March 27th, 2014

An Insult to Bonds formed in Battle

In spite of the many hundreds of thousands of Australian and New Zealanders who, travelling to ANZAC, are treated as honoured guests, even family. In spite of the genuine and deeply held love and respect Turkish people feel toward those ANZACs, and their dependents, who were after all seeking to invade and occupy the Turkish homeland. In spite of the bonds of friendship that we thought had developed over the past 100 years, we are continually disappointed at the lack of reciprocation of such feelings over the years.

Another example has come to light. The Australian War Memorial, it seems, has seen fit to display a work of art that is at once insulting, as it is fanciful. Entitled “Evacuation”, what it actually depicts is the imaginary bronzed ANZAC soldier of legend, laconic and laid back, trampling on the Turkish flag, with a skull, no doubt a Turkish victim of this ANZAC superhero, at his feet.

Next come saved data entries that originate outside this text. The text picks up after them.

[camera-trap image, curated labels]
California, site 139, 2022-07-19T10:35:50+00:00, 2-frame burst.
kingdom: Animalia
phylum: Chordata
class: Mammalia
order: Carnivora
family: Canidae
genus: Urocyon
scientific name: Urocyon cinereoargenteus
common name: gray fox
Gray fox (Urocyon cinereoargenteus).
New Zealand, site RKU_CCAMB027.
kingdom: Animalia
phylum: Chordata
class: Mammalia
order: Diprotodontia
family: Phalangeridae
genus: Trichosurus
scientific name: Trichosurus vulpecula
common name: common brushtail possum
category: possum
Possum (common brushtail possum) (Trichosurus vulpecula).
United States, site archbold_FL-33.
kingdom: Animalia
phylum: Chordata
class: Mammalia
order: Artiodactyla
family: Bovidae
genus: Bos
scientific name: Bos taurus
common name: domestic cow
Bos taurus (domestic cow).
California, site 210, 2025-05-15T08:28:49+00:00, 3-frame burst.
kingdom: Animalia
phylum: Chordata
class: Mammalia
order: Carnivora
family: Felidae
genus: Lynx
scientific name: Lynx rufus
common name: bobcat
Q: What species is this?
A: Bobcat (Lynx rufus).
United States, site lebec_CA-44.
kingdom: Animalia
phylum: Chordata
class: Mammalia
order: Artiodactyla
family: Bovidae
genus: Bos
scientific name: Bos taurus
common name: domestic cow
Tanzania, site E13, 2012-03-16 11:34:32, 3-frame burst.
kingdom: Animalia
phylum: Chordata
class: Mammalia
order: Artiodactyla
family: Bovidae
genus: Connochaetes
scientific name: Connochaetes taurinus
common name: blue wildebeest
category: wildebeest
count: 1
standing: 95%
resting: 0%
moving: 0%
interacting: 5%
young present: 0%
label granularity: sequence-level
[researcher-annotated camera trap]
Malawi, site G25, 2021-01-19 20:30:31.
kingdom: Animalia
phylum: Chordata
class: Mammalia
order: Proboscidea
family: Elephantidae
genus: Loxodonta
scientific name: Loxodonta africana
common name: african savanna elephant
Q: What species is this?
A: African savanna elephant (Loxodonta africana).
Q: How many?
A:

ATA-A CEO Mr Ertunc Ozen said : “This sculpture is an insult not just to Turkish people, but to the sentiments of the ANZAC soldiers themselves. ANZAC soldiers may not have thought much of their Turkish opponents, before they met in battle. The error of this view was quickly apparent as the ANZACs were forced to respect the bravery and courage of an opponent fighting to save their homeland. The soldiers on both sides ended up with mutual admiration and respect. We doubt that any ANZAC soldier would, at the end of the campaign, endorse an image of an Australian standing on a Turkish flag.”

This is entirely at odds with what we understood the ANZAC tradition was meant to represent. We felt that all of us had moved past triumphalist assertions of superiority. We believed that ANZAC day, and the ANZAC tradition, was more of a sombre and solemn remembrance of sacrifice, and of the horror of war.

This sculpture, leaving aside its dubious artistic merit, is a tired representation of sentiments long since discredited, and now more than a little embarrassing. Those sentiments are entirely inconsistent with the respect and friendship that has developed between Australia and Turkey.

We also note that the sculpture can be nothing other than a work of pure fiction. The evacuation, following a disastrous defeat at the hands of the Turks, was anything but a laid back affair, and it is highly unlikely that any ANZAC soldier got to trample on the Turkish flag. Is this how Australians imagine the campaign developed? Is this really the image the AWM endorses?

We call on the AWM to immediately remove this artwork from display, and indeed, its collection. It has no place in a collection that is otherwise a worthy tribute to those who lost their lives on Gallipoli shores.